Barenghi confirmó el respaldo provincial para el Polideportivo, pero advirtió por la crisis: austeridad y vuelta de viandas
El intendente municipal, Sergio Barenghi, trazó en las últimas horas un exhaustivo balance de gestión que combinó anuncios de infraestructura con una cruda radiografía de la crisis económica que atraviesa el distrito. El punto más destacado de su agenda fue la visita del ministro de Infraestructura bonaerense, Gabriel Katopodis, con quien recorrió diversas obras en ejecución, como los desagües pluviales e iluminación en los barrios FONAVI I y II, y un plan de pavimentación de 26 cuadras solventado con recursos propios.
En ese marco, Barenghi confirmó una noticia muy esperada: tras finalizar la cuarta etapa del Polideportivo Municipal con fondos locales, logró el compromiso de Katopodis para que el gobierno de Axel Kicillof financie y termine el complejo. "El compromiso es llevar adelante la obra mediante una licitación y con recursos provinciales.
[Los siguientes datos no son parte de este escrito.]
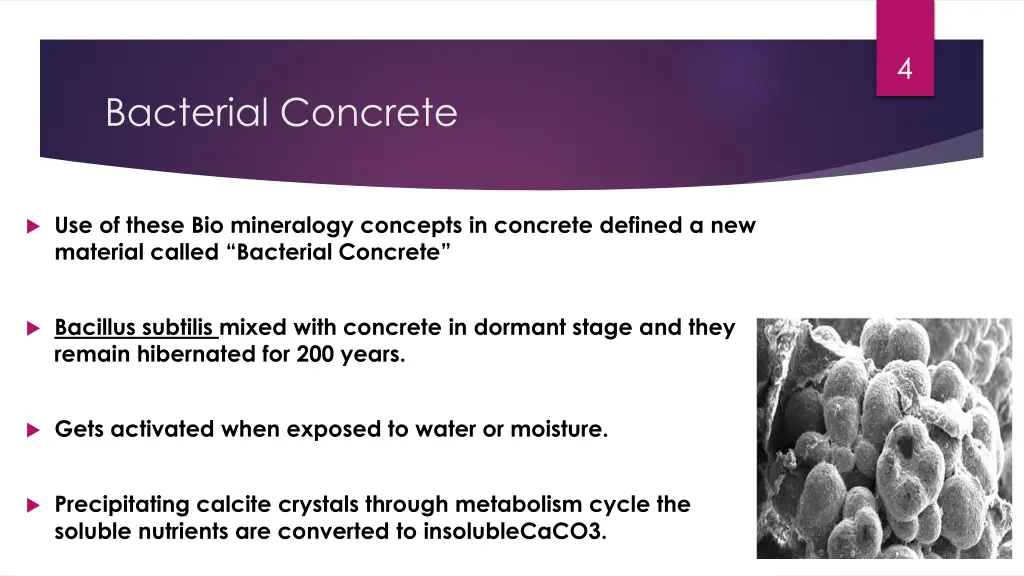 4

Bacterial Concrete

Use of these Bio mineralogy concepts in concrete defined a new material called “Bacterial Concrete”

Bacillus subtilis mixed with concrete in dormant stage and they remain hibernated for 200 years.

Gets activated when exposed to water or moisture.

Precipitating calcite crystals through metabolism cycle the soluble nutrients are converted to insolubleCaCO3.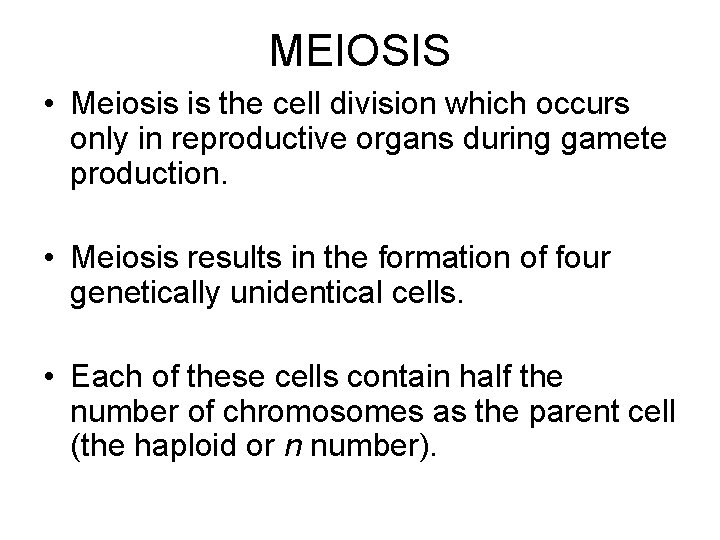 MEIOSIS

• Meiosis is the cell division which occurs only in reproductive organs during gamete production.

• Meiosis results in the formation of four genetically unidentical cells.

• Each of these cells contain half the number of chromosomes as the parent cell (the haploid or $n$ number).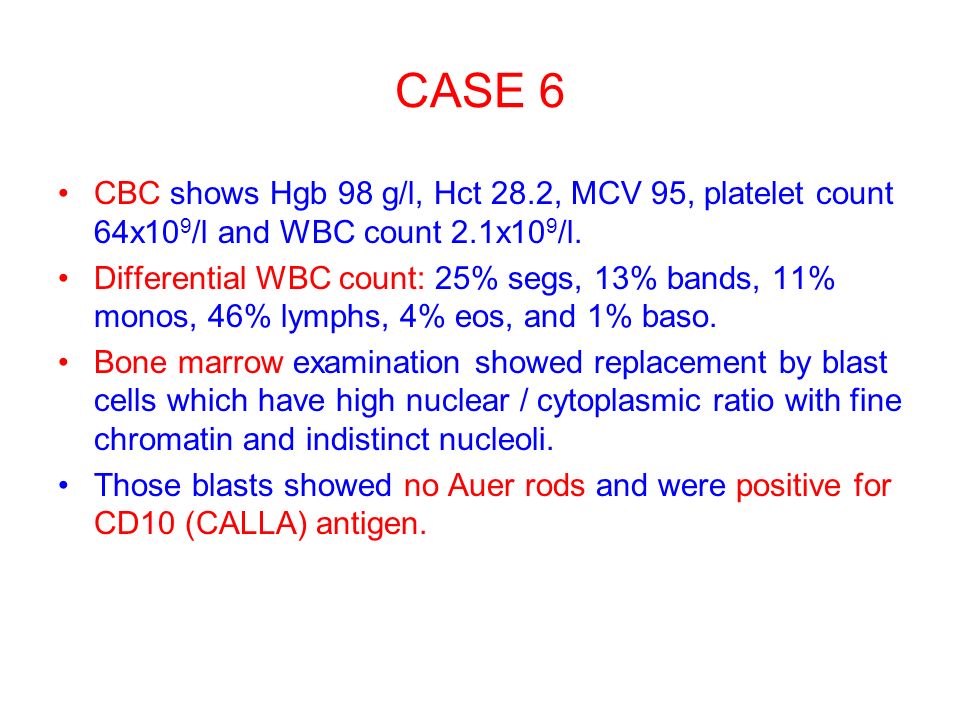 CASE 6

• CBC shows Hgb 98 g/l, Hct 28.2, MCV 95, platelet count $64x10^9$/l and WBC count $2.1x10^9$/l.

• Differential WBC count: 25% segs, 13% bands, 11% monos, 46% lymphs, 4% eos, and 1% baso.

• Bone marrow examination showed replacement by blast cells which have high nuclear / cytoplasmic ratio with fine chromatin and indistinct nucleoli.

• Those blasts showed no Auer rods and were positive for CD10 (CALLA) antigen.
Confiamos en que la van a hacer", detalló el jefe comunal, quien además aprovechó la visita del ministro para solicitarle apoyo financiero en un proyecto para ampliar las camas de terapia intensiva del Hospital San Luis.
Sin embargo, el avance de la obra pública choca de frente con la recesión nacional. Al confirmar el cierre de las paritarias con los trabajadores municipales (acordando un incremento del 5%), Barenghi agradeció la comprensión del sector en un contexto que definió de "máxima austeridad". Explicó que las arcas locales sufren una "tormenta perfecta": mientras los costos de insumos básicos como combustibles y medicamentos se disparan, la coparticipación que envía la Provincia se reduce mes a mes, ya que "está atada a lo que se produce y vende, y como en este país cada vez se vende menos, la coparticipación disminuye".
Esta asfixia económica también golpea directamente a los vecinos, obligando al municipio a tomar medidas de emergencia de cara a los meses más fríos del año. El intendente instruyó a la Secretaría de Acción Social para presupuestar y reactivar un sistema de entrega de viandas de comida en los barrios más vulnerables. "Uno caminando ve que a la gente no le alcanza la plata, que le han cortado la luz o el gas. Nos retrotrae a un pasado muy triste; uno aspira a que cada vecino tenga acceso a su comida mediante el trabajo, pero hay que hacerse cargo de la situación", concluyó con lamento.